Moving minds with moving images: Peace education through film

Films used as part of peace education can help students cultivate mindful attention and reflection that can in turn lead to empathy and intercultural understanding.

August 02, 2023 by Chairat Chongvattanakij, UNESCO Multisectoral Regional Office in Bangkok, and Phinith Chanthalangsy, UNESCO Multisectoral Regional Office in Bangkok
4 minutes read
Two girls watch an online platform in Timor-Leste, which allows them to access a range of audiovisual material to help them continue learning during school closures.
Credit: UNICEF/UNI320803/Soares

The prerequisites for peace include both the absence of direct violence (“negative peace”) and the presence of social justice (“positive peace”). Accordingly, peace education seeks to equip learners with the knowledge, skills, attitudes and values needed to resolve conflicts, create conditions for individual and collective emancipation from any form of oppression, and thereby fashion more equitable and inclusive societies.

But educationalists face a major challenge. After all, peace cannot simply be decreed or preached into existence. Peace education is not a matter of technical know-how or recipes. Rather, it entails the application of emotional intelligence to nourish a culture of peace.

Indeed, given the multidisciplinary and somewhat evanescent nature of peace education, various peace pedagogies can be implemented or continuously reinvented to suit local contexts.

As part of an arts-based pedagogy, the medium of film can help students cultivate mindful attention and reflection conducive to empathy and intercultural understanding.

But why do films wield such power?

Early examples of using films to educate

The educational value of film has long been recognized. In 1912, the New York Evening Journal published an editorial with the headline, “The Power of Moving Pictures: They Will Educate, through the Eye, Hundreds of Millions of Children.” Essentially, films can capture and dramatize the flux of time, thereby affording viewers a captivating opportunity to interrogate experience and question assumptions.
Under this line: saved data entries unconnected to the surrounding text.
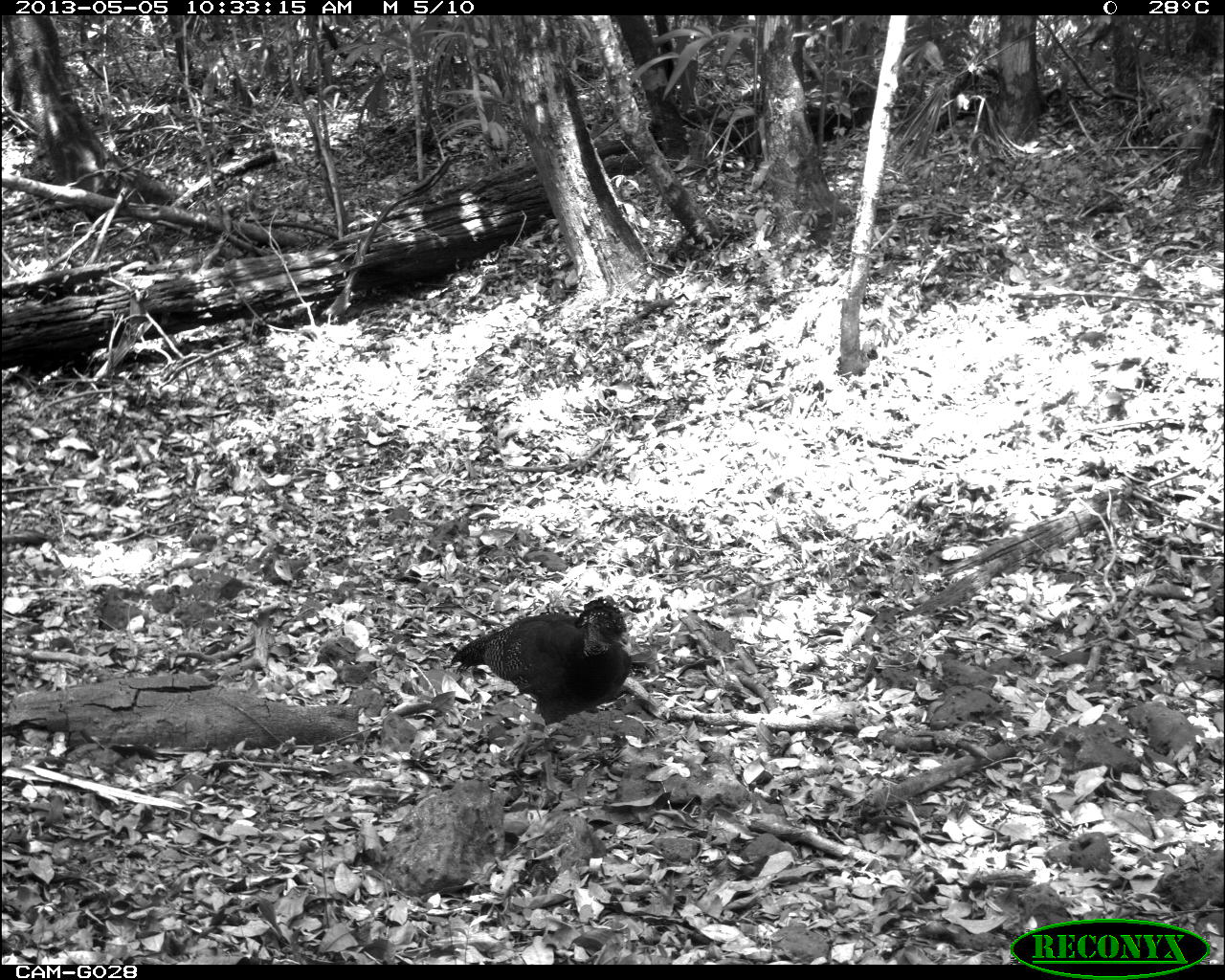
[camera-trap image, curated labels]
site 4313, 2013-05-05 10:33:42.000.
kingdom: Animalia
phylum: Chordata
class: Aves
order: Galliformes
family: Cracidae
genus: Crax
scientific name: Crax rubra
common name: great curassow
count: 2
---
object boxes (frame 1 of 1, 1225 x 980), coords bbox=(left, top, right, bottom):
crax rubra: bbox=(448, 593, 635, 727)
Peace studies have taught us that peace is a diverse and relational phenomenon that must accommodate images and efforts from diverse cultures, as well as from the marginal strata of society. Films capture images and efforts, weaving them into plots, characters and aesthetic experiences that engage our sensitivity in an irresistible manner.

The January 1955 issue of the UNESCO Courier hailed the potential of films in fostering intercultural dialogue: “One can visit a cinema in Greece, for example, and see a Japanese film spoken in Japanese and carrying Greek subtitles—an unheard of thing a few years ago.”
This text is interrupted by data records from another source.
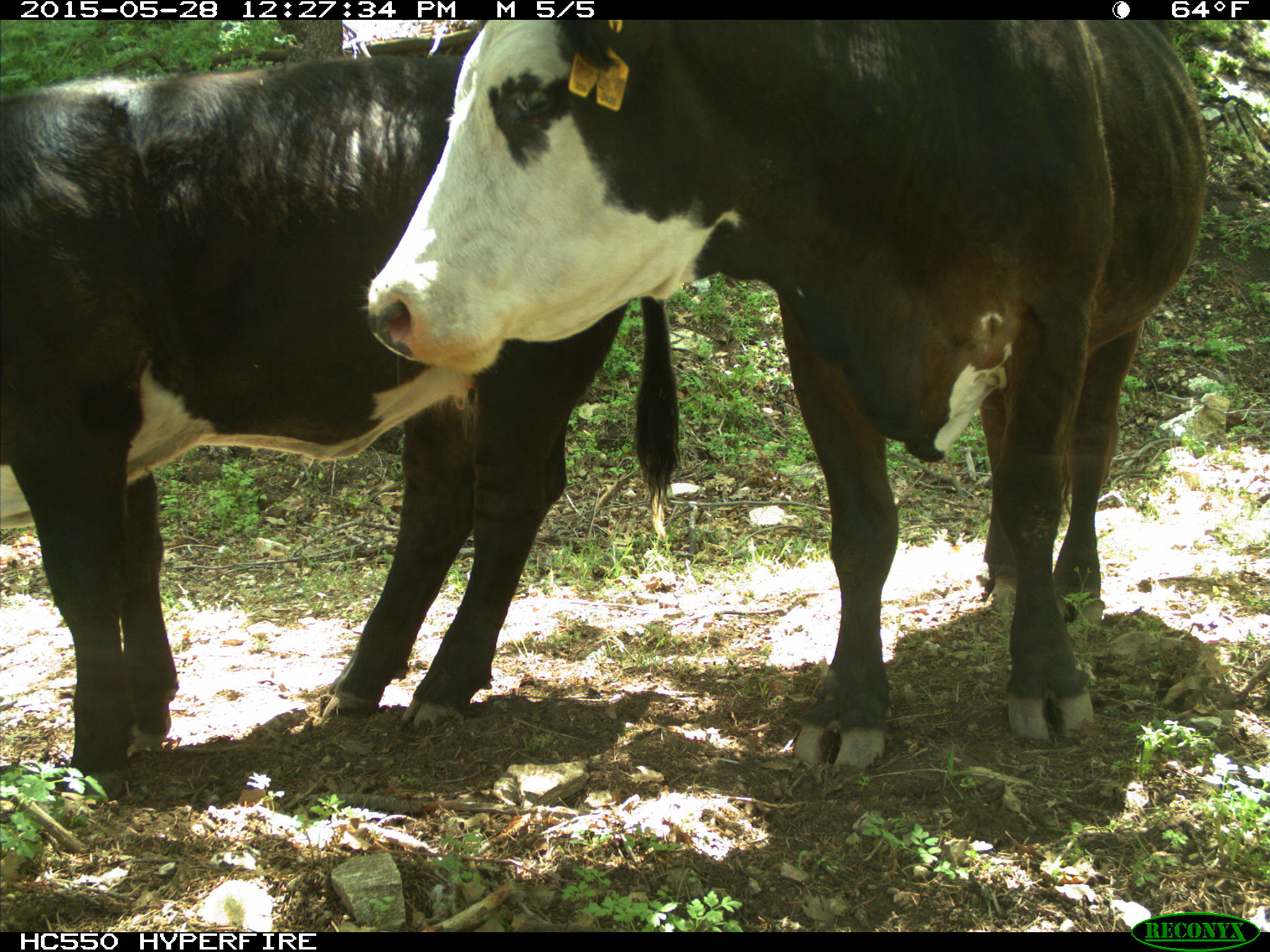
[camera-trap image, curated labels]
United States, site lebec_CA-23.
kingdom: Animalia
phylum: Chordata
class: Mammalia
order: Artiodactyla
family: Bovidae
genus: Bos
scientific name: Bos taurus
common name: domestic cow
Bos taurus (domestic cow).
In a 2011 opinion survey, 98% of surveyed teachers across the United Kingdom responded that “film is a useful teaching tool,” and all of them agreed that “exposure to a wide range of films helps to broaden children’s understanding of the world and other cultures.”

African filmmakers educate on the continent’s heritage

Let us consider one noteworthy initiative in this regard. In 2021, UNESCO and Netflix launched the competition “African Folktales Reimagined” with the aim of supporting young African filmmakers and promoting the continent’s cultural heritage and creative diversity on the global stage. Production grants were awarded to six finalists, resulting in a multilingual anthology of short films released on Netflix in March 2023.

Nigerian filmmaker Femi Odugbemi, who was on the panel of judges for the competition, underscored that this project is important “because the greatest education anyone receives is to travel into the unknown worlds of history, so we can grow the respect and understanding necessary to maintain and preserve mutual respect and peace in the world.” These short films are also notable for featuring strong female protagonists and unflinchingly tackling issues like gender-based violence, suicide and child marriage.

With MaMlambo, South African filmmaker Gcobisa Yako wanted to subvert the “typical and patriarchal portrayal” in folktales, whereby women are often “vilified and shamed.” In doing so, the film simultaneously draws attention to modern structural violence against women that persists in hampering positive peace in South Africa and beyond.

Films to empower today’s learners

Even though peace cannot be decreed, its presence—as well as its absence, the unfortunate reality for many—can certainly be perceived, felt, and experienced in our emotional lives and through the rich imagination that we develop thanks to films.

If we think that young people today, as the media insists, are no longer interested in politics because they are not capable of believing in ideologies or ideals, let us observe them watch a movie.

Jean-François Lyotard may be right in noting that postmodern youth are characterized by “incredulity towards metanarratives,” but films can nonetheless sensitize them to the gamut of transformative emotional experiences.

In an age of ubiquitous audiovisual content, peace education should leverage the vivid multisensorial experience of films to engage and stimulate students.

Indeed, psychological research suggests that systematic film-based courses can foster personal responsibility and positive behaviors. And more broadly, the plurality of fictional and non-fictional narratives we encounter, or author and choreograph in the course of our lives, contribute to shaping the characters of our subjectivity.

In building a culture of peace, what could be more essential than nurturing subjectivity and intersubjectivity? Ultimately, film literacy may hold the key in empowering learners to flourish as creative agents of peace.